● **DESCRIZIONE DEL PROBLEMA**
Prosegui la chiacchierata tra utenti del forum riportata più sotto, partendo da dove si ferma.

● **BRANO DA LEGGERE**
Cassandra82 ha detto:


> io tiro le cose


Io in realtà faccio delle "rospate al fulmicotone " !!!! 

rospata al fulmicotone = ramanzina dissacrante e sarcastica :carneval:


----------



## Biri (26 Settembre 2016)

Fiammetta ha detto:


> Io in realtà faccio delle "rospate al fulmicotone " !!!!
> 
> rospata al fulmicotone = ramanzina dissacrante e sarcastica :carneval:


ah ma io avevo capito


----------



## Fiammetta (26 Settembre 2016)

Cassandra82 ha detto:


> ah ma io avevo capito


Non avevo dubbi :risata:


----------



## Biri (26 Settembre 2016)

Fiammetta ha detto:


> Non avevo dubbi :risata:


son pur sempre toscana :carneval:


----------



## Fiammetta (26 Settembre 2016)

Cassandra82 ha detto:


> son pur sempre toscana :carneval:


Toscanaccia sei :up: si sta ad un tiro di schioppo, per questo potevo ospitarti agevolmente :carneval:


----------



## Biri (26 Settembre 2016)

Fiammetta ha detto:


> Toscanaccia sei :up: si sta ad un tiro di schioppo, per questo potevo ospitarti agevolmente :carneval:


ma un giorno troviamoci a metà strada


----------



## Fiammetta (26 Settembre 2016)

● **MATERIALE MOSTRATO**
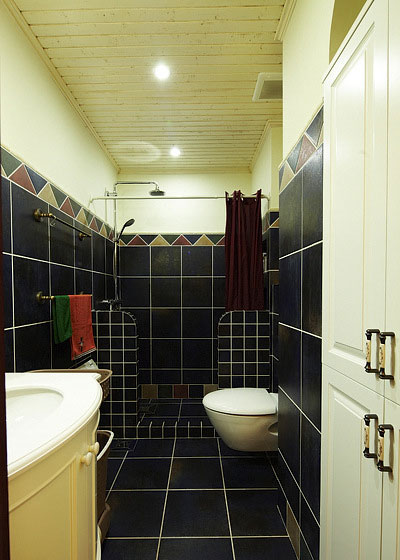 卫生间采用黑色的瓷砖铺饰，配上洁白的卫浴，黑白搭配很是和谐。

...

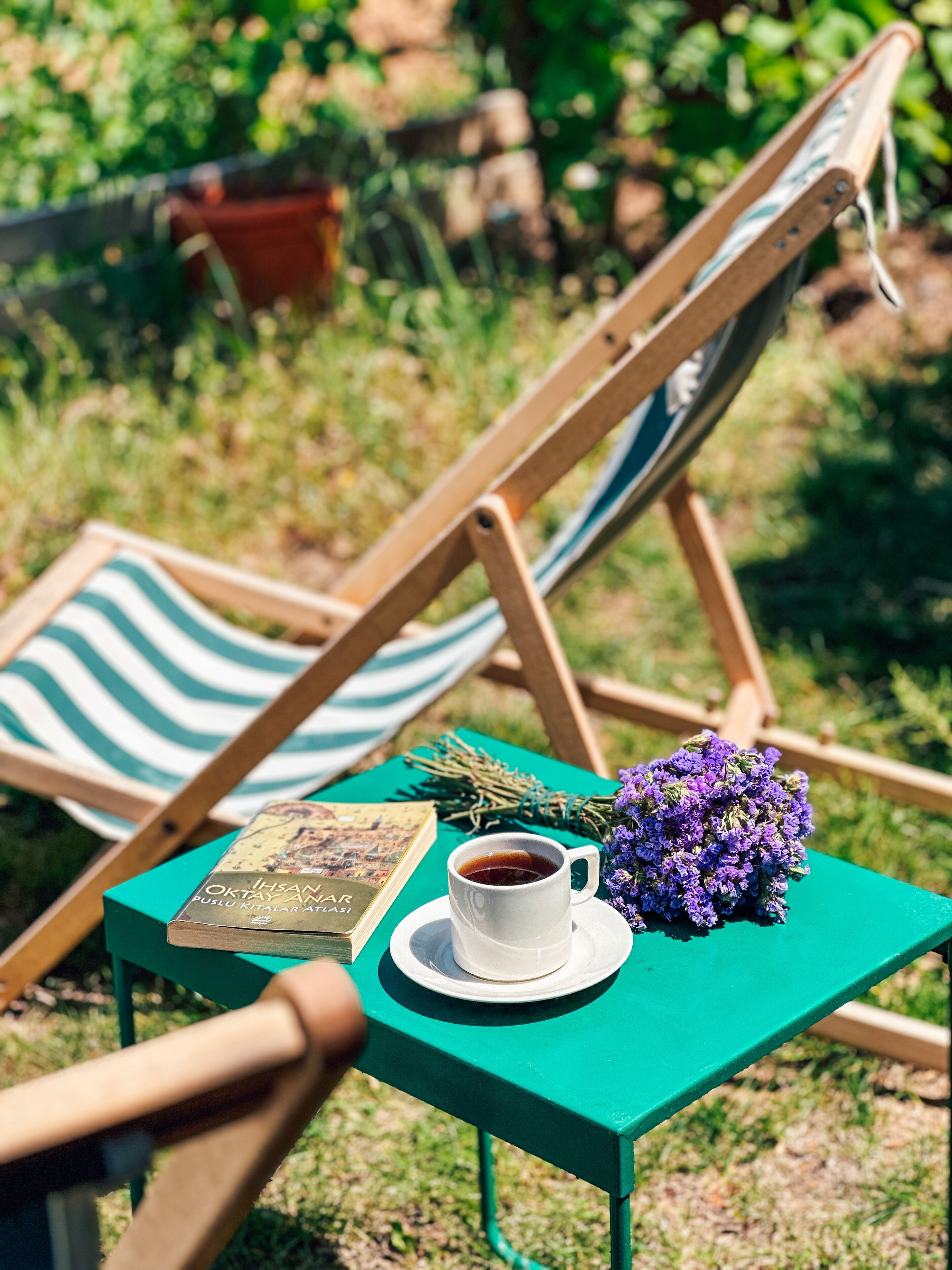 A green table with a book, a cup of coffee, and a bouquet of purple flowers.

...

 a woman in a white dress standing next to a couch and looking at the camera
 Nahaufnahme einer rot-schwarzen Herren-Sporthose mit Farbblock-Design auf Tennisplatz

● **RISPOSTA SCRITTA**
Cassandra82 ha detto:


> ma un giorno troviamoci a metà strada


al lago Trasimeno !!!! O a Cortona se magna bene


----------



## Biri (26 Settembre 2016)

Fiammetta ha detto:


> al lago Trasimeno !!!! O a Cortona se magna bene


ah beh
se arrivi a cortona
arrivi praticamente da me :rotfl:
al lago a me va benissimo


----------



## Fiammetta (26 Settembre 2016)

Cassandra82 ha detto:


> ah beh
> se arrivi a cortona
> arrivi praticamente da me :rotfl:
> al lago a me va benissimo


Ma daiiii vado a mangiare ogni tanto all'osteria del teatro :up:


----------



## Biri (26 Settembre 2016)

Fiammetta ha detto:


> Ma daiiii vado a mangiare ogni tanto all'osteria del teatro :up:


ah vai proprio in centro...
però ti tratti bene....


----------



## Spot (28 Settembre 2016)

Mi sono dimenticata di dichiarare anche qui che la tinta mi è riuscita benissimo e il nuovo colore è bellisshimisshimo.
Le sopracciglia fanno cagare però. 
Lasciamele doppie, e poi ti trovi con due lineette insulse. Odio.


----------



## Fiammetta (28 Settembre 2016)

Spot ha detto:


> Mi sono dimenticata di dichiarare anche qui che la tinta mi è riuscita benissimo e il nuovo colore è bellisshimisshimo.
> Le sopracciglia fanno cagare però.
> Lasciamele doppie, e poi ti trovi con due lineette insulse. Odio.


Colore capelli ?


----------



## Spot (28 Settembre 2016)

Fiammetta ha detto:


> Colore capelli ?


Nero :inlove:
Lo desideravo da un bel po'.


----------



## Fiammetta (28 Settembre 2016)

Spot ha detto:


> Nero :inlove:
> Lo desideravo da un bel po'.


Bello il nero :up: e non è facile da portare secondo me


----------



## Nicka (28 Settembre 2016)

Spot ha detto:


> Nero :inlove:
> Lo desideravo da un bel po'.


Ho sempre tentato di levarmelo...e ogni volta è venuto fuori un miscuglio di rossastri...odio...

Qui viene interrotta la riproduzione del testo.